In the Bleacher Report's power ranking of the top 25 college marching band pregames shows and traditions, the Cal Band was named 9th (of 25) as having a show that "beckons [the] former glory days, full of school songs and traditional formations" and is "a stand-alone classic".

==Instrumentation==
The Cal Band uses a fairly standard military band instrumentation with piccolos, clarinets, alto saxophones, tenor saxophones, trumpets, mellophones, trombones, baritones, sousaphones, glockenspiels, snare drums, tenor drums, bass drums, and cymbals.

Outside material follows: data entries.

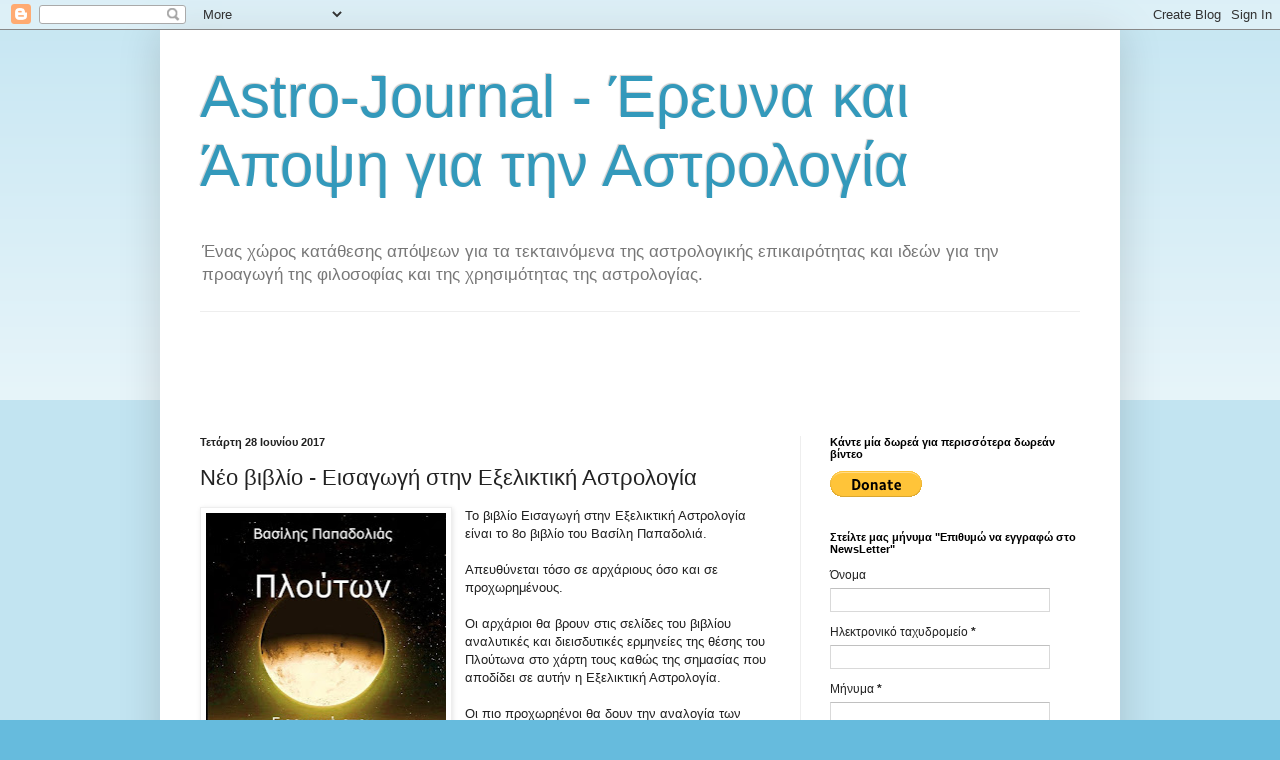

--- FILE ---
content_type: text/html; charset=UTF-8
request_url: http://astro-journal.blogspot.com/b/stats?style=BLACK_TRANSPARENT&timeRange=ALL_TIME&token=APq4FmAB4BbtAjmQ5zBj-QyLD7tbpblGSoEDUq0-f1D2hcXKjVBjRbzUg88nMQS-NeQPPdpHEJxTYcwX7RdrnqwkMvCWceAnww
body_size: 256
content:
{"total":254540,"sparklineOptions":{"backgroundColor":{"fillOpacity":0.1,"fill":"#000000"},"series":[{"areaOpacity":0.3,"color":"#202020"}]},"sparklineData":[[0,7],[1,8],[2,50],[3,24],[4,22],[5,29],[6,5],[7,8],[8,18],[9,19],[10,2],[11,4],[12,5],[13,1],[14,10],[15,5],[16,3],[17,24],[18,5],[19,97],[20,80],[21,20],[22,13],[23,16],[24,90],[25,7],[26,3],[27,7],[28,6],[29,3]],"nextTickMs":1800000}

==California Alumni Band==
The California Alumni Band, usually shorted to Cal Alumni Band, is a marching band consisting of former Cal Band members. It was originally founded by Herb Towler, Dave Wenrich and Dick Auslen. The Cal Alumni Band is run by the non-profit Cal Band Alumni Association and is a subset of the Cal Alumni Association, an organization that handles alumni affairs of the University of California, Berkeley.

The Cal Alumni Band performs at various events such as: San Francisco AIDS Walk, Alumni Band Day, the Fourth of July Parade in Sausalito, California, Cal Basketball Games, and many other performances in the San Francisco Bay Area and across California.